Uma woke up in her own bed.

The familiar soreness of yesterday's forge work had settled into her body overnight, curdling into a deep, dull ache that made the idea of any physical movement feel like a personal insult. She lay there for a moment, blinking at the ceiling, and let the situation resolve.

She was in her room.

She was in her bed.

Someone had carried her.

She didn't know who. She didn't know when. She didn't know why the thought made her chest feel fluttery and a little stupid.

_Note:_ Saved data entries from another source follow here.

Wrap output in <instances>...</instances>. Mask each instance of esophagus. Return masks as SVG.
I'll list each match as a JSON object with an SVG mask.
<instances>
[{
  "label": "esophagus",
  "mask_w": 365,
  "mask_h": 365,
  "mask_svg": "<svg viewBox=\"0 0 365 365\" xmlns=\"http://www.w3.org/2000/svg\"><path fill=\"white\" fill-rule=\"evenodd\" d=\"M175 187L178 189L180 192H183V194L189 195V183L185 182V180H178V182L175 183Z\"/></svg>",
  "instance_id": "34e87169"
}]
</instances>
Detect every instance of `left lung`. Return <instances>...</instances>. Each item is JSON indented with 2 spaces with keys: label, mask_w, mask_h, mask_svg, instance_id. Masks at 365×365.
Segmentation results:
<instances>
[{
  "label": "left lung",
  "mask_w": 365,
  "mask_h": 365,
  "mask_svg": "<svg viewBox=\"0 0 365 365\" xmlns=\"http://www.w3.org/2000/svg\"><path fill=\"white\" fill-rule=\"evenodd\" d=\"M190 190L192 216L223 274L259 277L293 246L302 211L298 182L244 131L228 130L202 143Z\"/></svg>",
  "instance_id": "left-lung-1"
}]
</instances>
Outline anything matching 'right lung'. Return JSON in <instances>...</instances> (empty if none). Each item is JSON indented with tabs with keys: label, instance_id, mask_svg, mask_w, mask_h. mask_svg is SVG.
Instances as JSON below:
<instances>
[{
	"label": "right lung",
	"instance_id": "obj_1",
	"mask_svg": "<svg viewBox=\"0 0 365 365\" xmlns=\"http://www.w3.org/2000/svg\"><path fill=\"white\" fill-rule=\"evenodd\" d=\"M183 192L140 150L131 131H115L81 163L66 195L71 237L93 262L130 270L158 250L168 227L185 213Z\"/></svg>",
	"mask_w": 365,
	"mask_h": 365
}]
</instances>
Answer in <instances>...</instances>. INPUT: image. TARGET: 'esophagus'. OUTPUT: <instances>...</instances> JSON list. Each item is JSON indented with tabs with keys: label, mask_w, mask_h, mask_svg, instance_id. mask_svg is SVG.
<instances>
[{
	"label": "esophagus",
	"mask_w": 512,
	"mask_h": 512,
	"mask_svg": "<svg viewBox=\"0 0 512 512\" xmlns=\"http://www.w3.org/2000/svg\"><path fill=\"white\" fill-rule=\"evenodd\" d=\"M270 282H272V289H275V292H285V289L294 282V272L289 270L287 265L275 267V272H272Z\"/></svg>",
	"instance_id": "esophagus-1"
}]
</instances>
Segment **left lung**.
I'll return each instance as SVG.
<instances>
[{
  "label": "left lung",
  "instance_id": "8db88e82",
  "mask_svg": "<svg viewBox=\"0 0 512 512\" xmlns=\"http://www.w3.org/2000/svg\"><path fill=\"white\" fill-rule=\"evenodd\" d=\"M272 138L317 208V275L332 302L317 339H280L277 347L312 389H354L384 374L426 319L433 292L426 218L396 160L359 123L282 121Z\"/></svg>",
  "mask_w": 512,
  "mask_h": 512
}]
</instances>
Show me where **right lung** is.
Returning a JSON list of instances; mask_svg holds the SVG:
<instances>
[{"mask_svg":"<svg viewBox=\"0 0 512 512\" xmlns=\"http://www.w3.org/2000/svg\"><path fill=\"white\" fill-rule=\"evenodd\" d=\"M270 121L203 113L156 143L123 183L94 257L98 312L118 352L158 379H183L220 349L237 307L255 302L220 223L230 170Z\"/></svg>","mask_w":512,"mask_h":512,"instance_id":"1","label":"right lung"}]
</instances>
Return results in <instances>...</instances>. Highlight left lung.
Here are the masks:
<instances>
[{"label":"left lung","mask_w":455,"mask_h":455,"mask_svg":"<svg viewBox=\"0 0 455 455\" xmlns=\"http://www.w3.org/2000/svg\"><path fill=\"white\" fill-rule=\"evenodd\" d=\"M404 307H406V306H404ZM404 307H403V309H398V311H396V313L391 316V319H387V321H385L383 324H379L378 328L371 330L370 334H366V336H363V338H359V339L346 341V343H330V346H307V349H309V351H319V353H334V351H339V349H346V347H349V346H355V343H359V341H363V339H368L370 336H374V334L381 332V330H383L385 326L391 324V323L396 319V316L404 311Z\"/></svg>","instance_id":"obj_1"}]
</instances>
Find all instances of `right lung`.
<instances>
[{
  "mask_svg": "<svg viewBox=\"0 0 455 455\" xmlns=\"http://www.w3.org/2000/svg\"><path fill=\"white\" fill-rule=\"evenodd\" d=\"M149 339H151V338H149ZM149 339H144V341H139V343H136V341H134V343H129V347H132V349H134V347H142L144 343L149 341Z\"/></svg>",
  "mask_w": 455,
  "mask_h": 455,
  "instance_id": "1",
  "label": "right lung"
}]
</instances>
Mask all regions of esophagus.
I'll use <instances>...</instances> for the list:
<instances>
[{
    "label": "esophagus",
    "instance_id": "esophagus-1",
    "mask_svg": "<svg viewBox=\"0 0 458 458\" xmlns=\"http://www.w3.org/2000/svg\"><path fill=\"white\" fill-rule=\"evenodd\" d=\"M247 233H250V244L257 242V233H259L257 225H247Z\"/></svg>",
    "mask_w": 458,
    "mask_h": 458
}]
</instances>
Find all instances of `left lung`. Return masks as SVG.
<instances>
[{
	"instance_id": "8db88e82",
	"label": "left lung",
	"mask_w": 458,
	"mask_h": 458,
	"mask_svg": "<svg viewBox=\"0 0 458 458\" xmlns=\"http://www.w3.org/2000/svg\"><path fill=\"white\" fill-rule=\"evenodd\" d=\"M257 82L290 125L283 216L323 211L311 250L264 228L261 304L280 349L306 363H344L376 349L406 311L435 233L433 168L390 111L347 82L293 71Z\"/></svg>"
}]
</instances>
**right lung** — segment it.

...Okay. I think I can say with confidence I hit the jackpot.

She rolled onto her side and groaned silently at the protest from every muscle she owned.

Eventually she got up and hobbled over to the closet, pulling out a black dress.

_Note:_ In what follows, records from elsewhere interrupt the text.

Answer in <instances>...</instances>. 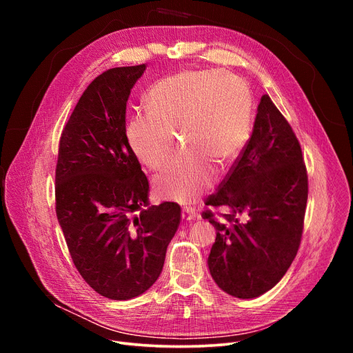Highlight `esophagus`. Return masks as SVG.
<instances>
[{
  "mask_svg": "<svg viewBox=\"0 0 353 353\" xmlns=\"http://www.w3.org/2000/svg\"><path fill=\"white\" fill-rule=\"evenodd\" d=\"M196 216H197V213H196V210L192 209V208H184L183 212H181V219L186 220V221L194 220Z\"/></svg>",
  "mask_w": 353,
  "mask_h": 353,
  "instance_id": "esophagus-1",
  "label": "esophagus"
}]
</instances>
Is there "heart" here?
<instances>
[{"instance_id":"heart-1","label":"heart","mask_w":353,"mask_h":353,"mask_svg":"<svg viewBox=\"0 0 353 353\" xmlns=\"http://www.w3.org/2000/svg\"><path fill=\"white\" fill-rule=\"evenodd\" d=\"M148 110L130 117L125 136L148 169L169 159L174 136L183 145L156 177L157 190L186 205L206 190L213 164L232 163L249 139L252 96L248 84L229 71L188 70L156 83L147 92Z\"/></svg>"}]
</instances>
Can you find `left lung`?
Masks as SVG:
<instances>
[{
    "label": "left lung",
    "instance_id": "obj_1",
    "mask_svg": "<svg viewBox=\"0 0 353 353\" xmlns=\"http://www.w3.org/2000/svg\"><path fill=\"white\" fill-rule=\"evenodd\" d=\"M307 201L301 144L268 94L252 136L206 206L225 209L217 220L208 265L216 285L239 299H253L279 282L298 253Z\"/></svg>",
    "mask_w": 353,
    "mask_h": 353
}]
</instances>
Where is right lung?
<instances>
[{"label":"right lung","instance_id":"1","mask_svg":"<svg viewBox=\"0 0 353 353\" xmlns=\"http://www.w3.org/2000/svg\"><path fill=\"white\" fill-rule=\"evenodd\" d=\"M145 64L100 74L60 139L55 213L74 265L104 298L128 301L159 279L177 203L148 206V180L125 136V105Z\"/></svg>","mask_w":353,"mask_h":353}]
</instances>
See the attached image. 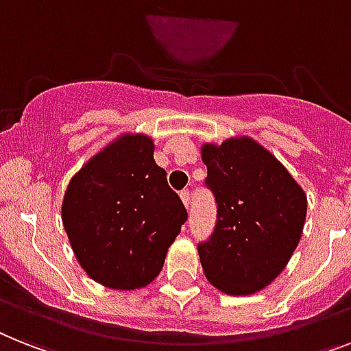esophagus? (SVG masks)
<instances>
[{
  "mask_svg": "<svg viewBox=\"0 0 351 351\" xmlns=\"http://www.w3.org/2000/svg\"><path fill=\"white\" fill-rule=\"evenodd\" d=\"M179 197H181L182 204H184V208L190 206V192L188 190H182L181 193H179Z\"/></svg>",
  "mask_w": 351,
  "mask_h": 351,
  "instance_id": "1",
  "label": "esophagus"
}]
</instances>
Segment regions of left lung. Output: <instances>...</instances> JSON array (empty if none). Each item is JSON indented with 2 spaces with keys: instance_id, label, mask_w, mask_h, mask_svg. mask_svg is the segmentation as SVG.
I'll use <instances>...</instances> for the list:
<instances>
[{
  "instance_id": "8db88e82",
  "label": "left lung",
  "mask_w": 351,
  "mask_h": 351,
  "mask_svg": "<svg viewBox=\"0 0 351 351\" xmlns=\"http://www.w3.org/2000/svg\"><path fill=\"white\" fill-rule=\"evenodd\" d=\"M206 184L217 199V226L199 245L204 276L230 296L263 291L300 244L306 193L273 152L251 136L202 143Z\"/></svg>"
}]
</instances>
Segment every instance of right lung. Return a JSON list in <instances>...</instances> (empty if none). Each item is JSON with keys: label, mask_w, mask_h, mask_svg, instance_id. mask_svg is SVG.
I'll return each instance as SVG.
<instances>
[{"label": "right lung", "mask_w": 351, "mask_h": 351, "mask_svg": "<svg viewBox=\"0 0 351 351\" xmlns=\"http://www.w3.org/2000/svg\"><path fill=\"white\" fill-rule=\"evenodd\" d=\"M154 149L152 136L123 132L82 165L64 192L60 219L75 258L109 289L154 282L188 217Z\"/></svg>", "instance_id": "add662e5"}]
</instances>
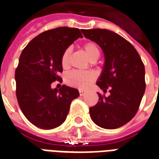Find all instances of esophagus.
<instances>
[{"instance_id":"34e87169","label":"esophagus","mask_w":159,"mask_h":159,"mask_svg":"<svg viewBox=\"0 0 159 159\" xmlns=\"http://www.w3.org/2000/svg\"><path fill=\"white\" fill-rule=\"evenodd\" d=\"M79 93H80V96H83V95H85L86 92L83 91V90H79Z\"/></svg>"}]
</instances>
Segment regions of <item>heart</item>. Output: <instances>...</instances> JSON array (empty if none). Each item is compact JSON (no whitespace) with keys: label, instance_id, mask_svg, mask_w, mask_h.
<instances>
[{"label":"heart","instance_id":"obj_1","mask_svg":"<svg viewBox=\"0 0 159 159\" xmlns=\"http://www.w3.org/2000/svg\"><path fill=\"white\" fill-rule=\"evenodd\" d=\"M86 56L92 62H94L100 56V50L97 44L93 42H88L83 47ZM71 49L67 48L65 50L61 56V66L63 68H67L70 65V57ZM95 80V75L91 71H81L73 70L68 73L66 76V82L69 85L81 89H86L91 85Z\"/></svg>","mask_w":159,"mask_h":159}]
</instances>
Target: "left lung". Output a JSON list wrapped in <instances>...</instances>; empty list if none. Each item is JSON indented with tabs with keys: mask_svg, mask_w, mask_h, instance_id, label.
Wrapping results in <instances>:
<instances>
[{
	"mask_svg": "<svg viewBox=\"0 0 159 159\" xmlns=\"http://www.w3.org/2000/svg\"><path fill=\"white\" fill-rule=\"evenodd\" d=\"M85 38L100 47L104 64L97 84L104 93L89 109L95 124L104 129H116L133 118L145 93V67L136 49L126 39L108 29H82Z\"/></svg>",
	"mask_w": 159,
	"mask_h": 159,
	"instance_id": "8db88e82",
	"label": "left lung"
}]
</instances>
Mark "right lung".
<instances>
[{"instance_id": "obj_1", "label": "right lung", "mask_w": 159, "mask_h": 159, "mask_svg": "<svg viewBox=\"0 0 159 159\" xmlns=\"http://www.w3.org/2000/svg\"><path fill=\"white\" fill-rule=\"evenodd\" d=\"M78 38H83L79 29L48 30L33 39L20 56L15 72L17 98L23 115L37 127H58L66 120L71 101L79 96L77 89L68 86L51 88L53 82L61 79L63 53Z\"/></svg>"}]
</instances>
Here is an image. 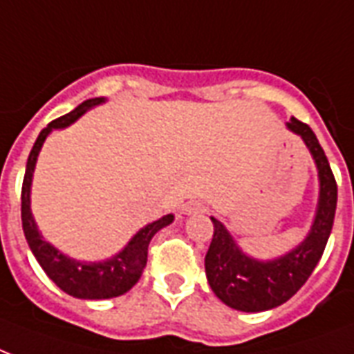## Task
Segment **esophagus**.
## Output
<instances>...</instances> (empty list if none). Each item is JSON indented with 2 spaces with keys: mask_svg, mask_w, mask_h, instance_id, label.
Returning <instances> with one entry per match:
<instances>
[{
  "mask_svg": "<svg viewBox=\"0 0 354 354\" xmlns=\"http://www.w3.org/2000/svg\"><path fill=\"white\" fill-rule=\"evenodd\" d=\"M182 212L185 215H193V213H202L204 212V206H202L201 202H187L185 206L182 207Z\"/></svg>",
  "mask_w": 354,
  "mask_h": 354,
  "instance_id": "obj_1",
  "label": "esophagus"
}]
</instances>
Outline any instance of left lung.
Masks as SVG:
<instances>
[{
	"label": "left lung",
	"mask_w": 354,
	"mask_h": 354,
	"mask_svg": "<svg viewBox=\"0 0 354 354\" xmlns=\"http://www.w3.org/2000/svg\"><path fill=\"white\" fill-rule=\"evenodd\" d=\"M286 126L293 133L301 135L314 158L319 176V201L306 239L288 254L260 261L245 254L226 226L212 217L213 237L206 254L207 282L226 306L241 312L271 310L295 295L321 260L333 230L338 185L327 156L308 124L291 117Z\"/></svg>",
	"instance_id": "obj_1"
}]
</instances>
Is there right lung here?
Returning a JSON list of instances; mask_svg holds the SVG:
<instances>
[{
  "mask_svg": "<svg viewBox=\"0 0 354 354\" xmlns=\"http://www.w3.org/2000/svg\"><path fill=\"white\" fill-rule=\"evenodd\" d=\"M104 98H91L77 105L74 111H70L64 117H59L51 120L46 126L37 141L33 145V150L27 158L26 176L21 183V226H24V234H26L27 245L35 254L40 267L44 269V273L50 277L55 284L72 297L77 299H113V297L124 295L137 284V280L141 279L145 266H147L148 258V245L156 236V232L165 228L174 221V215H165L161 219L153 221L150 225L137 232L129 243L124 247L117 256H113L111 260L105 261H77L70 256L59 252L53 245L46 241L44 237L40 236L37 223L31 213V182H33V171L37 165V158L42 145H44L46 137L53 131V129H61L75 122L83 113L94 107V105L104 104Z\"/></svg>",
  "mask_w": 354,
  "mask_h": 354,
  "instance_id": "right-lung-1",
  "label": "right lung"
}]
</instances>
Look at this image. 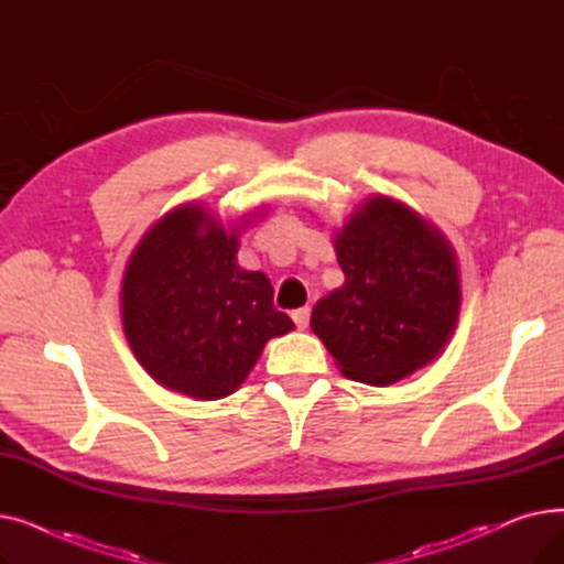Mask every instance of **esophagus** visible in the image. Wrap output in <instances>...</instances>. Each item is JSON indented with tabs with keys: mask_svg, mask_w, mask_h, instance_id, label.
<instances>
[{
	"mask_svg": "<svg viewBox=\"0 0 564 564\" xmlns=\"http://www.w3.org/2000/svg\"><path fill=\"white\" fill-rule=\"evenodd\" d=\"M292 319H294V324H297V329H306L308 319H311V308L304 306V308L292 311Z\"/></svg>",
	"mask_w": 564,
	"mask_h": 564,
	"instance_id": "34e87169",
	"label": "esophagus"
}]
</instances>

Dresses aren't exactly my style. But showing up in a hoodie and jeans around here feels like cause for burning at the stake.

She wrestled it on and made her way downstairs.

The house was quiet.

Too quiet, for a house that contained Hamaron. She opened a window near the stairs and the smell of dew on grass hit her — along with the soft gold of a sun that had just barely decided to get to work.

Guess everyone's still asleep.

She drifted around for a bit, uncertain of what to do with herself. Eventually she found herself in the library, opened a book on the local language, and attempted to study.

Attempted.

After thirty minutes she'd made peace with the fact that she was not, in this specific moment, Shakespeare — though she felt pretty solid on the basics — and set the book aside.

She scanned the library for something to do. Her eyes landed on a feather duster tucked beside what she assumed was the checkout counter.

God, look at me. I'm basically a little house servant.

She considered it, though. These people had fed her, clothed her, saved her life, and by now she was fairly certain they'd quietly adopted her without telling her. The least she could do was dust a shelf.

She started on one shelf.

One shelf became two.

Two became the entire library.

The entire library became shelves no one was ever going to check, because at some point the activity had crossed from gratitude into compulsion. She only stopped when her legs reminded her she was a broken woman recovering from forge trauma, and she dropped into a chair, drumming her fingers on her thighs.

I don't want to read again. And if I clean any more I'll develop a disorder.

Her eyes drifted toward the kitchen doorway.

...Hmm.

The kitchen was, as she suspected, like a medieval version of a modern kitchen.

The coolest part was the stove — a flat black stone slab with a controlled fire burning steadily underneath it, feeding heat up through the surface. No burners. No dials. Just hot stone and the vague threat of injury.

Alright. Let's get cracking.

Uma cracked her knuckles and got to work.

Work, for Uma, meant being covered in flour within ten minutes with grease stains running up both arms, while a strip of bacon slowly caught fire on the stone.

How did I get flour on me. There is literally no flour in this recipe.

She pushed past the ghost flour and moved on to the eggs. Beat them. Somehow ended up with a full egg's worth of yolk smeared across her face.

I am not made for this.

She sighed. Kept going. She was already too deep in to abandon ship. She was briefly startled by the bacon actually catching fire, which was when she heard footsteps and the familiar morning yawn.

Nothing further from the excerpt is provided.